Kutipan Dokumen:

- - -

Di Sekolah Rakyat, Sergio Tak Perlu Lagi Berburu ke Hutan untuk Makan Enak

kumparan.com
5 jam lalu
Cover Berita

Wajah Sergio Libert Rawai tampak serius menatap gunung yang menjulang tinggi di arah timur Sekolah Rakyat Menengah Atas (SRMA) 29 Jayapura, Papua. Dari jendela kelas 10 C di lantai 2 dia mencoba melepas sejenak kerinduan terhadap kampung halaman dan orang-orang tercinta.

“Gunung itu mirip gunung Rawai di rumah,” kenangnya, sembari menunjukkan nama lengkap yang tercetak di dada seragam putihnya.

Ya nama gunung yang disebut Sergio sama persis dengan nama akhirnya. "Rawai nama marga saya.”

- - -

Isi Data:

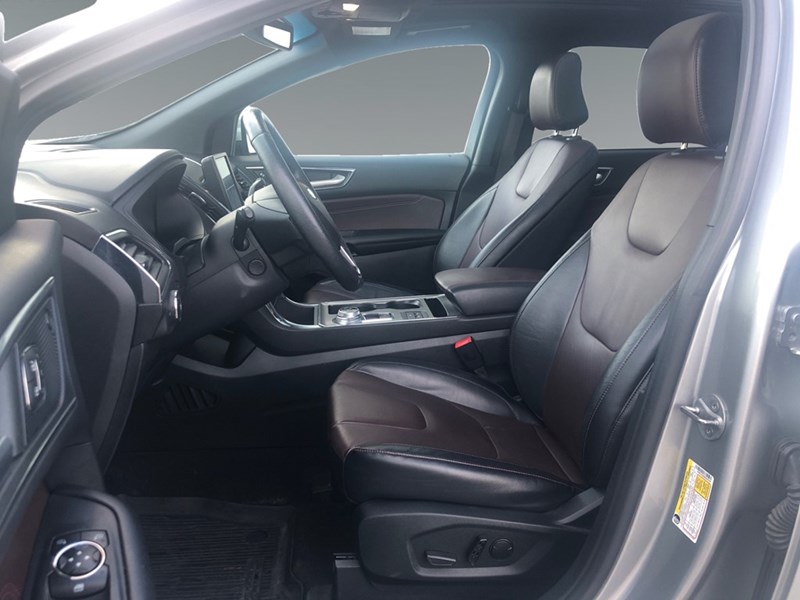 2022 Ford Edge Titanium AWD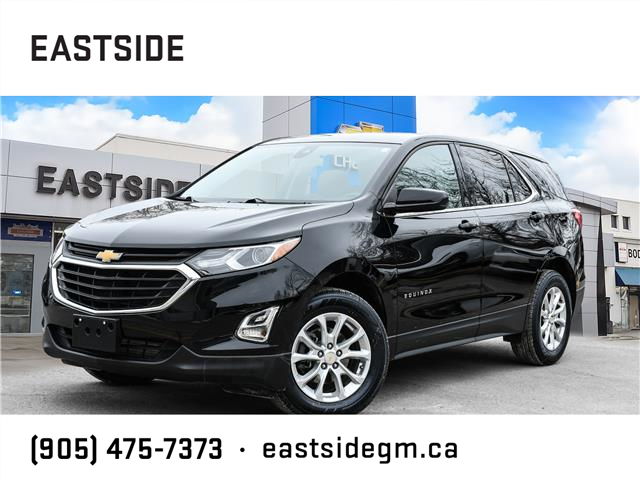 2020 Chevrolet Equinox LT (Stk: 109065B) in Markham - Image 1 of 20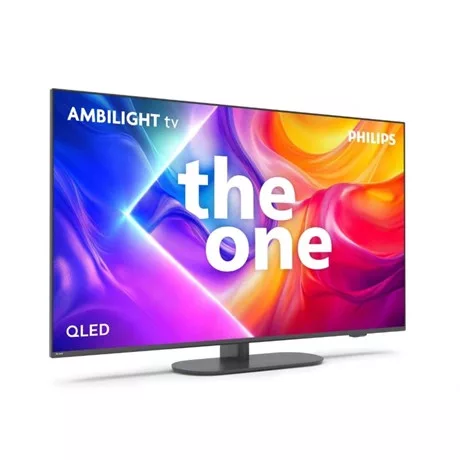 Philips UHD AMBILIGHT SMART QLED TV 55PUS9010/12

- - -

Telusuri Materi:
1) Salin tanpa perubahan bagian artikel tentang Sergio mulai dari "Wajah Sergio Libert" sampai dengan "dan orang-orang tercinta.".
2) Teruskan artikel tentang Sergio, mulai tepat setelah kalimat terakhirnya.
Data ini tidak berkaitan dengan artikel tentang Sergio.

Jawaban:
1)
Wajah Sergio Libert Rawai tampak serius menatap gunung yang menjulang tinggi di arah timur Sekolah Rakyat Menengah Atas (SRMA) 29 Jayapura, Papua. Dari jendela kelas 10 C di lantai 2 dia mencoba melepas sejenak kerinduan terhadap kampung halaman dan orang-orang tercinta.

2)
Wajar rasa rindu sudah menyelimuti hati Sergio. Terhitung lima bulan lebih dia tinggal di asrama SRMA 29 yang berlokasi di Balai Besar Pendidikan dan Pelatihan Kesejahteraan Sosial (BBPPKS) Jayapura, tanpa sekalipun pulang. Hal itu lantaran jarak kampungnya di Ambaidiru, Serui, Kabupaten Kepulauan Yapen mencapai 584 kilometer jauhnya.

"Naik kapal berangkat pagi sampai pagi lagi,” tutur Sergio saat menceritakan awal mula perjalanannya menuju SRMA 29 Jayapura dari Serui, beberapa waktu lalu.

Dibutuhkan waktu sekitar 29 jam dan 20 menit untuk berlayar dari Jayapura ke Serui, Kabupaten Kepulauan Yapen. Perjalanan pun belum berakhir karena masih butuh waktu 3 jam berkendara untuk mencapai Kampung Ambaidiru, tempat Sergio dibesarkan.

Terancam Putus Sekolah

Babak baru kehidupan Sergio sebagai siswa SRMA 29 Jayapura bermula saat salah seorang pendamping PKH Kemensos datang ke rumahnya dan menawari remaja 16 tahun itu untuk melanjutkan pendidikan di Sekolah Rakyat.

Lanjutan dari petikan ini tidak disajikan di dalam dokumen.